At some point, many of us have thought about when, where and how we might die.
It is comforting to imagine a peaceful death at home surrounded by our close family and friends.
But often a death is in a hospital, which can cause problems for dying patients and their family.
Rites important to faiths, such as bedside vigils and prayers or washing the body can be difficult in a crowded ward.
Sikhs, for instance, do not believe hair should be cut even after death and Hindu patients like to have the leaves of the sacred Tulsi plant and Ganges water placed in their mouth by relatives before death.
Jews like to keep a vigil with the dying, and at death Muslims like the body to be wrapped in one or two plain white sheets and the bed turned to face Mecca.
But while some hospitals have been very accommodating in the past, others have not.
Now guidance from the General Medical Council (GMC) aims to ensure that, where possible, a patient gets their last rites by encouraging doctors to ask them, or their family what they want.
Care after death
The GMC's Sharon Burton said the guidance was vital.
"It asks doctors to be ready to explore these personal issues as part of a wider and ongoing conversation, to build up a picture of what is likely to be important to the patient and their family, and to plan in advance what care they may want towards the end of life.
"A doctor has to be guided by what is clinically appropriate in treating the patient, whilst doing their best to take account of the wishes and preferences of the patient.

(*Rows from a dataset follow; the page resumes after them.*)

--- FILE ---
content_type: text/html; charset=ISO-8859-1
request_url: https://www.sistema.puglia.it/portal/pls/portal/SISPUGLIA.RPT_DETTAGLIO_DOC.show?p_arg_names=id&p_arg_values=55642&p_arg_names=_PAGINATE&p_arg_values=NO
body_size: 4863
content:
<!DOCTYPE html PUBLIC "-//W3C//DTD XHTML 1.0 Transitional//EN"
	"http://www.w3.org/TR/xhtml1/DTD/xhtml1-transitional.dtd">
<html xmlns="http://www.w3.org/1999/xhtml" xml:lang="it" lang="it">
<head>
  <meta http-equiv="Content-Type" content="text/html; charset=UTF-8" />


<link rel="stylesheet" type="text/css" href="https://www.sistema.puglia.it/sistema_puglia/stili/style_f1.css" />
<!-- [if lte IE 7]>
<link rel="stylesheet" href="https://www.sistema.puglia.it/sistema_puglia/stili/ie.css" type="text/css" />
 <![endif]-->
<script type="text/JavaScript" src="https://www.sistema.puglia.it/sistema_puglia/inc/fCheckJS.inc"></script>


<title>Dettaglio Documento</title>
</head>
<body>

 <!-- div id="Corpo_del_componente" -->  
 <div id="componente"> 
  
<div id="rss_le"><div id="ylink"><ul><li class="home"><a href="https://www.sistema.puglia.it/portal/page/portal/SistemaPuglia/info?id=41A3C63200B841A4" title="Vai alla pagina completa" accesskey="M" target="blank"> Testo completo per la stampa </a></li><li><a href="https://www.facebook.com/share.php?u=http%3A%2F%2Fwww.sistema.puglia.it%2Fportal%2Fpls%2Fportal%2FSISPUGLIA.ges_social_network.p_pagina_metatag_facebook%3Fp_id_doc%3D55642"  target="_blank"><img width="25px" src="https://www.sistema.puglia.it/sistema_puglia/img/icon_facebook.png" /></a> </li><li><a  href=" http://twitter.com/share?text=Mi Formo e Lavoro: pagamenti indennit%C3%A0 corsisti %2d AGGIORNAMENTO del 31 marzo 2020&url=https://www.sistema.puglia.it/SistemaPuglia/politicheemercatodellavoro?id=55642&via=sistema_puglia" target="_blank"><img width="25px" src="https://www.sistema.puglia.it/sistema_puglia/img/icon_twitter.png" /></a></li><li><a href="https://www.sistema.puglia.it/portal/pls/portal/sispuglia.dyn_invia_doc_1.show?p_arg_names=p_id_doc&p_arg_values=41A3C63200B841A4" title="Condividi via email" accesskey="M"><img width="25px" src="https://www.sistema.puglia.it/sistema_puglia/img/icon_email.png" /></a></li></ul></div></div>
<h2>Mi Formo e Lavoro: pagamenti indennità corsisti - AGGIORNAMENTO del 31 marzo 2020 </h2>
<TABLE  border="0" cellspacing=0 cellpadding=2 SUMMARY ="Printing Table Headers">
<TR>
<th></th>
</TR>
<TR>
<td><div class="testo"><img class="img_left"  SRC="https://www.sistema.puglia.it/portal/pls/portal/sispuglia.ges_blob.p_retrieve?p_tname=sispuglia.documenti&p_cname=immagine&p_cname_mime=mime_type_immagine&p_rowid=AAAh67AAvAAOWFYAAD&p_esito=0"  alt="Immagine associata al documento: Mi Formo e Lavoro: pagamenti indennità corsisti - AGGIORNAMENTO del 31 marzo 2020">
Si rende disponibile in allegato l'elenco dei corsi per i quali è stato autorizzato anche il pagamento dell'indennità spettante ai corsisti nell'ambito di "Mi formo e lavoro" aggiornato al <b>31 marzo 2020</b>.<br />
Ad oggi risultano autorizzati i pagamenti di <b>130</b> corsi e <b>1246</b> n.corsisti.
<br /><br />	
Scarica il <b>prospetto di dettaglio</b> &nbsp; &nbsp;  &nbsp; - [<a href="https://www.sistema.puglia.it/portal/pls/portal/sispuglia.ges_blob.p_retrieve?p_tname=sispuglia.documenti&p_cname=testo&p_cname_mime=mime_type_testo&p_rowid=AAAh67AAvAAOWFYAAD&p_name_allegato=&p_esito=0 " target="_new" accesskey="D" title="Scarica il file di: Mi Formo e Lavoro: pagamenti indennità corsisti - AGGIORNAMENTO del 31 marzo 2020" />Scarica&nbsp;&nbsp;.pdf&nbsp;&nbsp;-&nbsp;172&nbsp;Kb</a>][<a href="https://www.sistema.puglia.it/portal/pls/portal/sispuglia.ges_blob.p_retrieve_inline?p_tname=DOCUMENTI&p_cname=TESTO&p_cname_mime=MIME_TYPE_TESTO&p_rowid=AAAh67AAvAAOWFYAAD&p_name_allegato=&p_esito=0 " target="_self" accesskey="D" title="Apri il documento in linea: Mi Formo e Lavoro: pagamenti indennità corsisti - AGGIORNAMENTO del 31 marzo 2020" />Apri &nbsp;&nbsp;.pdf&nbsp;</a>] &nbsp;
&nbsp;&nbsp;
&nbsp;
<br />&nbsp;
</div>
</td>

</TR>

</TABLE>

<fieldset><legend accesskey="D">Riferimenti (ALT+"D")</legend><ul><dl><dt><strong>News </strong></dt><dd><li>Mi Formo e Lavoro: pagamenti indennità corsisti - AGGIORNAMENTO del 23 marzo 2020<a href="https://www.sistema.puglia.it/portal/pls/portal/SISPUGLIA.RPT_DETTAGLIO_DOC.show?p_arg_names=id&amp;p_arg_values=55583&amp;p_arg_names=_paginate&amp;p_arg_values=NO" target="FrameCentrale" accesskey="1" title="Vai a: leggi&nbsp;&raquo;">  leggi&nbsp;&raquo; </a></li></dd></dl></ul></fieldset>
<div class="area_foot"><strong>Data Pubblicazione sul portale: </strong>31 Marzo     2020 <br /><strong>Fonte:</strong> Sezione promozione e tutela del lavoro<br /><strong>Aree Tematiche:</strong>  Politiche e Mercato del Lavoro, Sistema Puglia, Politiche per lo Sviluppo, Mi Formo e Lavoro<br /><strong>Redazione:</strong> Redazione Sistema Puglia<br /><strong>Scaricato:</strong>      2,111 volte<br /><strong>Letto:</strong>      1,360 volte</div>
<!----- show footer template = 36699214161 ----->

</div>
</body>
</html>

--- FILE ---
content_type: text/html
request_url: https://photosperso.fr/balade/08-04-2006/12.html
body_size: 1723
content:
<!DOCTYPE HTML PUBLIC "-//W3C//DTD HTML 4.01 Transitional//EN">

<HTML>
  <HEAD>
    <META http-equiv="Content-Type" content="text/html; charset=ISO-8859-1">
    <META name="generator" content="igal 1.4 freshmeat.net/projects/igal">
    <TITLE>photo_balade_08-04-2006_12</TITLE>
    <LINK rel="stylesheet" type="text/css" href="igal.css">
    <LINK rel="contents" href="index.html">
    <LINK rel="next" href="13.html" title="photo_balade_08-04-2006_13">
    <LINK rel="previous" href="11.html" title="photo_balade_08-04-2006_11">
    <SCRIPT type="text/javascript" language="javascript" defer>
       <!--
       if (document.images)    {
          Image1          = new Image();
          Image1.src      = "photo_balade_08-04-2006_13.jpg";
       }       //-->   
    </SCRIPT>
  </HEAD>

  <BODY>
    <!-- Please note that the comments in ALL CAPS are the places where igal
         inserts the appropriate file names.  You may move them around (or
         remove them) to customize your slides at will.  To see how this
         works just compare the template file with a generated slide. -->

"The guidance also explains that a doctor's responsibilities do not end after a patient dies. Handling a body is a hugely sensitive subject, particularly in certain faiths and cultures."
She added: "Doctors may be more inclined to prioritise their living patients, but this does not mean that they can neglect the needs of grieving relatives. How doctors provide care after a patient dies can have a long lasting effect on a bereaved partner and other family."
A spokesman for the British Medical Association agreed that doctors need to be sensitive even after death.
"It is right that when possible, doctors and hospitals try and accommodate religious or cultural needs.
"This not only relates to treatment at the end of life but also to the care of the body once the patient has died."
And Eve Richardson, chief executive of National Council of Palliative Care and the Dying Matters Coalition, said the guidance should open dialogue on dying, encouraging patients and medics to talk.
Rituals not magic
Dr David Albert Jones, director of the Anscombe Bioethics Centre in Oxford, helped draw up the GMC guidelines. He said providing this level of care was very important and had sometimes been lacking.
"Religious rituals are not magic but make sense within the practice and belief of particular traditions," he said.
"For example, a Catholic priest anoints with oil to strengthen someone either for recovery or for their final journey.
"In the past this has not always been handled very well. Health care professionals have not distinguished the general need of patients for spiritual support from the specific practices of religious believers.
"They have therefore underestimated people's human, spiritual and religious needs."